» Short exercise 1: Check whether each statement agrees with the fake news classification notebook introduction. For each one, answer yes or no and quote the deciding words of the text exactly: (a) the code fetches a zip archive from Dropbox; (b) basepath is set to the user's home directory; (c) the sample article it points to is from the Washington Post.

» Document segment:
# Section 1: Introduction to Fake News Classification


In [None]:
# Run this to load data 
import os
from bs4 import BeautifulSoup as bs
import pickle
  
import requests
import zipfile
import io

# Download class resources...
r = requests.get("https://www.dropbox.com/s/2pj07qip0ei09xt/inspirit_fake_news_resources.zip?dl=1")
z = zipfile.ZipFile(io.BytesIO(r.content))
z.extractall()

basepath = '.'

## Anatomy of a (Fake) News Website

Have you ever wondered how websites like *google.com* and *nytimes.com* work under the hood? Using the internet every day, it is easy to forget how magical even the most mundane web browsing experiences are. Consider, for example, this article on the New York Times:

![NYTimes Article](https://www.niemanlab.org/images/ochs-nytimes-article-page.png)

» Short exercise 2: Copy the records character for character, from the line containing "How far do the" up to and including the last line of the records.

» Data provided:
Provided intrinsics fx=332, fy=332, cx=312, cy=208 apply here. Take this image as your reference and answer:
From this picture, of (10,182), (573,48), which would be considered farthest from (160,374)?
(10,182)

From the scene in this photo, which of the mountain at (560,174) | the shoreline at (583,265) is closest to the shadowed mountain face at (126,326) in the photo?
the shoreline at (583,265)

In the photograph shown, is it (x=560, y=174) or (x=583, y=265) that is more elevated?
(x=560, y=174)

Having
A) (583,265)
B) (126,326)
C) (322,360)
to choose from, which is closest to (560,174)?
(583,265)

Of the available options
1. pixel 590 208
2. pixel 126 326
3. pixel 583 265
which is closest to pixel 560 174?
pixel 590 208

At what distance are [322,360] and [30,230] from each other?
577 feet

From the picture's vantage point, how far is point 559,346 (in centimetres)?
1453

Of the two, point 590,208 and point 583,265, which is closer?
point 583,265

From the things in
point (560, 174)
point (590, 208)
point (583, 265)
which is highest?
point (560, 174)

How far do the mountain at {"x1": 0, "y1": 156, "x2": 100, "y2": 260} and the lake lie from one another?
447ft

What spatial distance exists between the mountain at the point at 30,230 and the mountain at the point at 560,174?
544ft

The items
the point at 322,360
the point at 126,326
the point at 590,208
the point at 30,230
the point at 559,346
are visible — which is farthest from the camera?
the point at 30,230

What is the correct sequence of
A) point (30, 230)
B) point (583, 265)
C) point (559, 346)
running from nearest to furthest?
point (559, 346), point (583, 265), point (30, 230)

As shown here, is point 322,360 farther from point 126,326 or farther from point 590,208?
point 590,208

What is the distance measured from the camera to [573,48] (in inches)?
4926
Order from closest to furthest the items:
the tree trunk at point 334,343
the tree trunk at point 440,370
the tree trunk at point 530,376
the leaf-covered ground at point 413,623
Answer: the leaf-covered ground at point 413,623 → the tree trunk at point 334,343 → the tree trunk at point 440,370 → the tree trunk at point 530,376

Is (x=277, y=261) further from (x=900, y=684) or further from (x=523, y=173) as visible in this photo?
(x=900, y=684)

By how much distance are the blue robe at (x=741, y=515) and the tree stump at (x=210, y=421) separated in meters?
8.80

» Correct answer 1:
(a) Yes: "r = requests.get("https://www.dropbox.com/s/2pj07qip0ei09xt/inspirit_fake_news_resources.zip?dl=1")"
(b) No: "basepath = '.'"
(c) No: "Consider, for example, this article on the New York Times:"

» Correct answer 2:
How far do the mountain at {"x1": 0, "y1": 156, "x2": 100, "y2": 260} and the lake lie from one another?
447ft

What spatial distance exists between the mountain at the point at 30,230 and the mountain at the point at 560,174?
544ft

The items
the point at 322,360
the point at 126,326
the point at 590,208
the point at 30,230
the point at 559,346
are visible — which is farthest from the camera?
the point at 30,230

What is the correct sequence of
A) point (30, 230)
B) point (583, 265)
C) point (559, 346)
running from nearest to furthest?
point (559, 346), point (583, 265), point (30, 230)

As shown here, is point 322,360 farther from point 126,326 or farther from point 590,208?
point 590,208

What is the distance measured from the camera to [573,48] (in inches)?
4926
Order from closest to furthest the items:
the tree trunk at point 334,343
the tree trunk at point 440,370
the tree trunk at point 530,376
the leaf-covered ground at point 413,623
Answer: the leaf-covered ground at point 413,623 → the tree trunk at point 334,343 → the tree trunk at point 440,370 → the tree trunk at point 530,376

Is (x=277, y=261) further from (x=900, y=684) or further from (x=523, y=173) as visible in this photo?
(x=900, y=684)

By how much distance are the blue robe at (x=741, y=515) and the tree stump at (x=210, y=421) separated in meters?
8.80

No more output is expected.